TASK TO CARRY OUT: Please rewrite everything from the line containing "What is the overall" down to the end of the rows, requests included. Shift every number in the answers, both distances and point coordinates, up by 91.

SUPPLIED ENTRIES:

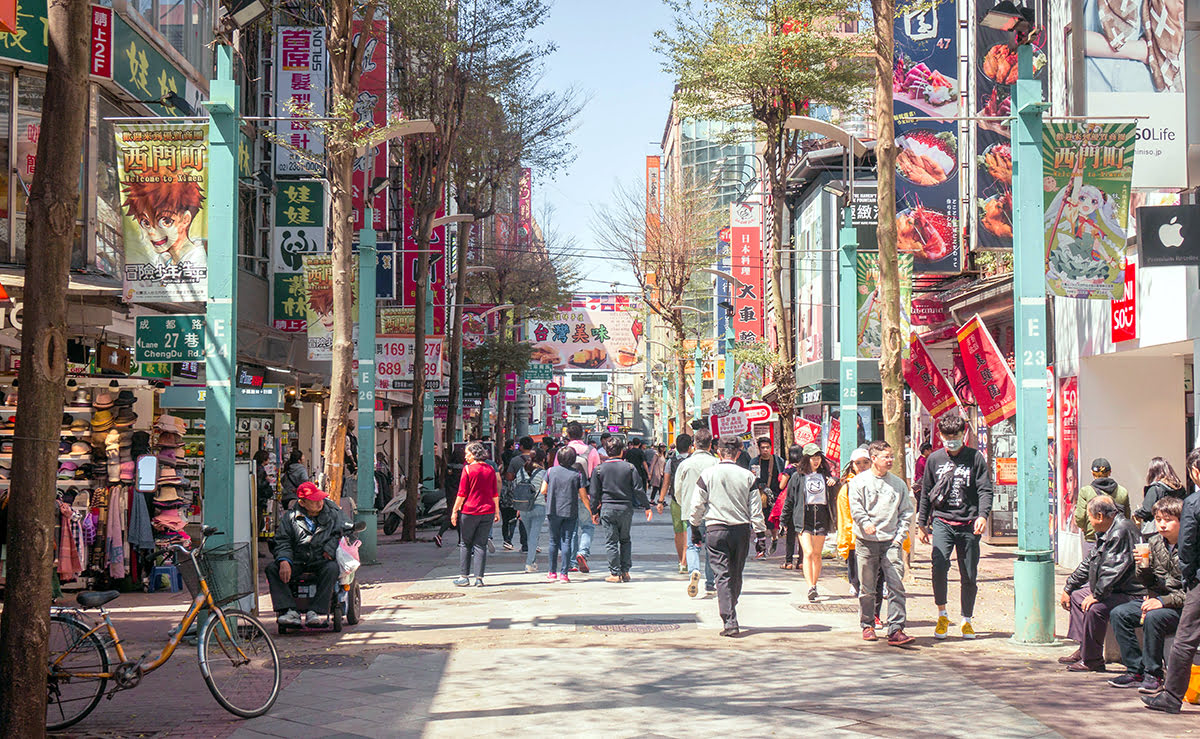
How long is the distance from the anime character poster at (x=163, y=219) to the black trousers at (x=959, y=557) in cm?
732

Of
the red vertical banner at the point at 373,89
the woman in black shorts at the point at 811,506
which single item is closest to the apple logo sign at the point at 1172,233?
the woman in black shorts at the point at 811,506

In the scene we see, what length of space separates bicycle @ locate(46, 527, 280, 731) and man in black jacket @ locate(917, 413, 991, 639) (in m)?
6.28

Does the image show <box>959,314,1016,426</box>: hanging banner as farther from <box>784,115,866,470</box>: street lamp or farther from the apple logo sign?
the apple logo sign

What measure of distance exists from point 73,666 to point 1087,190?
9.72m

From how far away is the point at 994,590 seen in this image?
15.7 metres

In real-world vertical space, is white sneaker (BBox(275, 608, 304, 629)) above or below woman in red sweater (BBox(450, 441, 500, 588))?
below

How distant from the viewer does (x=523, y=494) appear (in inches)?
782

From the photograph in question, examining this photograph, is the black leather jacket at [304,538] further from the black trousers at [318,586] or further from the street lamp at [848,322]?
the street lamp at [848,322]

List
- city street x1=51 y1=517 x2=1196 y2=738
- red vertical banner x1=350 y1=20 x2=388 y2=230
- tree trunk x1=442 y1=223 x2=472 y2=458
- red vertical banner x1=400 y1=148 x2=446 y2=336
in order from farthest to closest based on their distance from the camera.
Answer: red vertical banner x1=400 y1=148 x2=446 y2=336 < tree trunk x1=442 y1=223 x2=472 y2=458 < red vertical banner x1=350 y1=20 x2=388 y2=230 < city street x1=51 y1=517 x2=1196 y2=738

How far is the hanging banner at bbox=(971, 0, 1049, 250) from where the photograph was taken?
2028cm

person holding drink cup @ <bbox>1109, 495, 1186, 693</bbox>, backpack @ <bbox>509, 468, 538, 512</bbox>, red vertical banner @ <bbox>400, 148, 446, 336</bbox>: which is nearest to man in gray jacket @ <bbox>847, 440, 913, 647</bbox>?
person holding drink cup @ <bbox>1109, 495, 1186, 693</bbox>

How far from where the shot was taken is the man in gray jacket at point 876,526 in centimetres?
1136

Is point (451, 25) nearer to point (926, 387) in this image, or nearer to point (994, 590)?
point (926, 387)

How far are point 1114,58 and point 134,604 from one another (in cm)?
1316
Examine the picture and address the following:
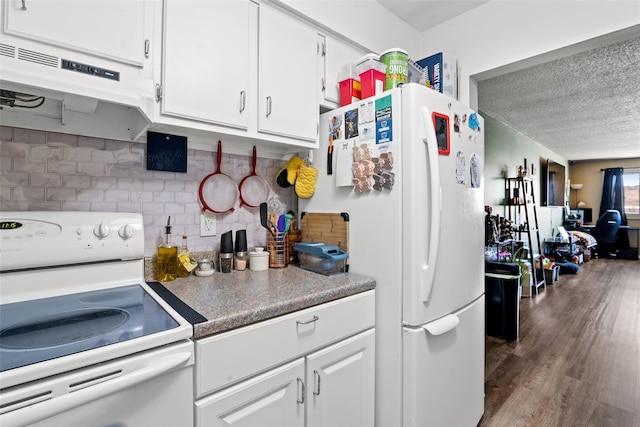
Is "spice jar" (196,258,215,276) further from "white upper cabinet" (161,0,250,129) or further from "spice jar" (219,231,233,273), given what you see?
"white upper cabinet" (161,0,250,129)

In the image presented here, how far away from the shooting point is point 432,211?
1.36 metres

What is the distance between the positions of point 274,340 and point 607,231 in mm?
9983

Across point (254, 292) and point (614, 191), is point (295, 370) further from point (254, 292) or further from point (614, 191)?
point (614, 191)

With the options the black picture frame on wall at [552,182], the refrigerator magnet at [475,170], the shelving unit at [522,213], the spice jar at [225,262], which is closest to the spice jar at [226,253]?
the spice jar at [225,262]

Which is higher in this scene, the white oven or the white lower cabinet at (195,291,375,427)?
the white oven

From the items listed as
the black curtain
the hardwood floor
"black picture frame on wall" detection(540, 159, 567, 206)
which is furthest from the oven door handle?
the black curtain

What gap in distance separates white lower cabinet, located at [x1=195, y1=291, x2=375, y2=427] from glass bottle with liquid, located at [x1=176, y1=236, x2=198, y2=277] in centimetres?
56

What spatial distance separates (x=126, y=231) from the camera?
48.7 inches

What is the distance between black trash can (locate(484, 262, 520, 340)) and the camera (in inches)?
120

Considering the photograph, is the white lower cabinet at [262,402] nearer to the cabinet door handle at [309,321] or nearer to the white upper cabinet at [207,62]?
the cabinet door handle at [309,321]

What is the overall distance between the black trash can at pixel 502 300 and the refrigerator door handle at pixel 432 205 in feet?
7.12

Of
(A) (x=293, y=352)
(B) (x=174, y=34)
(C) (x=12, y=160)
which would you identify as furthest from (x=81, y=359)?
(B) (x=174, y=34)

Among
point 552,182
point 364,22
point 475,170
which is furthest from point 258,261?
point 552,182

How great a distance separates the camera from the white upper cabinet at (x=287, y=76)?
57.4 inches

PROBLEM SOLUTION:
What is the overall distance between the black trash can at pixel 502 300 and the refrigerator door handle at pixel 432 205 in feet?
98.12

Of
(A) (x=293, y=352)
(B) (x=174, y=34)
(C) (x=12, y=160)
which would you identify as furthest from (x=81, y=359)?
(B) (x=265, y=125)

Among
point 552,182
point 364,22
point 475,170
which is furthest from point 258,261?
point 643,273

How great a distance separates the camera from the white upper cabinet at (x=287, y=76)?
148.4 inches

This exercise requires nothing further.